ST. PAUL - Staff Sgt. Greg Stannard with the St. Paul RCMP detachment was on hand during the July 12 Town of St. Paul council meeting to offer and update on statistics and issues being seen withing the municipality.
When comparing the first six months of the year to previous years' statistics, "there's not a whole lot of change," said Stannard. Some areas see change for the better, while others see change for the worse.
One issue the stood out was the theft of motor vehicles, and how thefts have increased by quite a bit in some areas. Also, although the statistics don't show a big increase in theft and break and enters, "We're noticing there seems to be a lot more break and enters and theft," said Stannard.
He said there have been 214 thefts of different kinds overall in the last half year within the town. Because of that, RCMP members are working on a few initiatives and exploring different ways to catch some of the people committing the thefts.
"Without giving away all of our secrets," there is some work taking place, said Stannard.
Hate, discrimination and racism
Stannard also spoke about how Sgt. Nolan, who previously worked out of the Saddle Lake detachment but is now back working in St. Paul, has been involved in some specific initiatives, such as taking part in sessions about responding to hate, discrimination and racism. Stannard said he agreed with a statement Nolan recently made to him, saying "it's a good start that people are sitting and talking."
On a similar topic, Stannard said there have been a few issues seen at University nuhelot’įne thaiyots’į nistameyimâkanak Blue Quills. The building that houses UnBQ is a former residential school, and is located a few miles outside of St. Paul.
He noted there have been some potential threats made through social media toward the institution, and the university did hire its own security.
Stannard said the local detachment is also taking a good look at church and church facilities in the area. St. Paul itself has 25 churches and church facilities, he noted. RCMP members are more aware and vigilant when patrolling, due to issues and vandalism being seen across the country.
"The best we can do is keep watching," said Stannard, adding, "We're well aware of the big story behind all of this."
Stannard also explained that earlier in the day, he had a count done on the number of calls received in the last 365 days by the 10 constables that work in the Town of St. Paul. That number came to 6,331.
"It's a lot."
He noted that calls to the other communities the detachment oversees, which includes Saddle Lake, Goodfish (Whitefish) Lake and the County of St. Paul, is about 5,500. Stannard said he shakes his head at the high rate, commending the officers throughout the area for the "phenomenal work" they do.
According to K Division statistics, the St. Paul municipal detachment averages 190.1 criminal code cases per member, the average is 86 for similar sized municipalities.

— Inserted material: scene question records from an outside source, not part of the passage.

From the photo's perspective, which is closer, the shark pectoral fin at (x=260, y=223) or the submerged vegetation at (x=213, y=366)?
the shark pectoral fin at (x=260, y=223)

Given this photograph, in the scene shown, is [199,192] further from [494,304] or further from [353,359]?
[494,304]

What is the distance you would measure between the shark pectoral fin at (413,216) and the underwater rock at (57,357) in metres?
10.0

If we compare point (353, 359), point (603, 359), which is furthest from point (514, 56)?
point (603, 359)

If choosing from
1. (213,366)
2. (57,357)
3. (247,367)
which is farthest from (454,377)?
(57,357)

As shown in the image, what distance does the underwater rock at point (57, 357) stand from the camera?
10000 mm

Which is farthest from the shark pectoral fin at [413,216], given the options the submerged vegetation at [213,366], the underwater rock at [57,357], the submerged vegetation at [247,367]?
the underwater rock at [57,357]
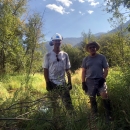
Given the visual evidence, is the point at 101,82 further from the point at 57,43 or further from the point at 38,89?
the point at 38,89

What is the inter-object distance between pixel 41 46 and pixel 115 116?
19.0m

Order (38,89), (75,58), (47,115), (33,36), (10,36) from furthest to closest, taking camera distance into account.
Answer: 1. (75,58)
2. (10,36)
3. (38,89)
4. (33,36)
5. (47,115)

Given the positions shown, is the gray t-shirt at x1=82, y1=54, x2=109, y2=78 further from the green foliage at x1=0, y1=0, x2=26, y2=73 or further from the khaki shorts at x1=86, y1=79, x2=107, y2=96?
the green foliage at x1=0, y1=0, x2=26, y2=73

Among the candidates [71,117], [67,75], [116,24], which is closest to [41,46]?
[116,24]

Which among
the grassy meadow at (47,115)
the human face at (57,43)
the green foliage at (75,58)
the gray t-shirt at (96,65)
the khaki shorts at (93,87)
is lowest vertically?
the grassy meadow at (47,115)

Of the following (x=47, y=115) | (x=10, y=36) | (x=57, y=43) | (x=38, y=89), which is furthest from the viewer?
(x=10, y=36)

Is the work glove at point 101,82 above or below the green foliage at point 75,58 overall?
below

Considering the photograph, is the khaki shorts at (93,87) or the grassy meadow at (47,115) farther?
the khaki shorts at (93,87)

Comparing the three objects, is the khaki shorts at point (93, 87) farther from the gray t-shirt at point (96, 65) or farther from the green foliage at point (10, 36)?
the green foliage at point (10, 36)

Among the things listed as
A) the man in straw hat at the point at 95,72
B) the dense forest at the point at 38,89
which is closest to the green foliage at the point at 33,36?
the dense forest at the point at 38,89

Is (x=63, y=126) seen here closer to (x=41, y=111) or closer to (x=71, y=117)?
(x=71, y=117)

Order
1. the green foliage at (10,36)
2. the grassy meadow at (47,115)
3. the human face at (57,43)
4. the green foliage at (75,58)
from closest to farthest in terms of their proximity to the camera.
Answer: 1. the grassy meadow at (47,115)
2. the human face at (57,43)
3. the green foliage at (10,36)
4. the green foliage at (75,58)

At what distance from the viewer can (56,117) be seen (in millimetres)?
3100

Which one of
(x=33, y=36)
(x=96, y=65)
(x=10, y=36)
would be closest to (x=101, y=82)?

Mayor Maureen Miller acknowledged that the Town of St. Paul needs to be cognizant of the workload RCMP officers face, and also needs to be prepared for any increases that might be needed.
Stannard said the detachment always wants to do the best it can with what it has, first. But, he does anticipate increasing the number of RCMP members by one for the Town and one for the rest of the region in the future. He noted that the increases would likely happen within a five-year timeframe, but those numbers can change if trends change - for the better or worse.
Coun. Nathan Taylor spoke to some of the statistics presented and acknowledged that while property crimes and thefts are definitely hot topics in the community, his concern was with the fact that domestic abuse calls were up 100 per cent over the past five years.
He noted that people aren't "advertising" when they are abused, and neither are their neighbours, while property crime is often talked about and experiences are shared more openly.
"This (number) is shocking to me," said Taylor. Personally, Taylor said he understands the importance of RCMP members responding to a domestic call when someone is in danger, over a missing vehicle where no one is at risk.
"But I think the community needs to understand more."
Stannard noted there may be reasons for the increase in calls, such as a change in reporting, and possibly the fact that more people are coming forward when experiencing abuse. He noted that the community has a lot of good help for people facing domestic abuse. Stannard said he felt there should be harsher penalties for people who are found guilty of domestic abuse, but that is a justice system piece, and not RCMP.
He also noted that due to the pandemic, some support services have been missing, such as addictions counselors visiting people in cells, but those services will be returning in the near future.
Stannard also agreed with Taylor, stating the RCMP will prioritize the safety of people over things such as a stolen vehicle. "Things are things. It's hard when it's your things," said Stannard, but safety of people are the priority.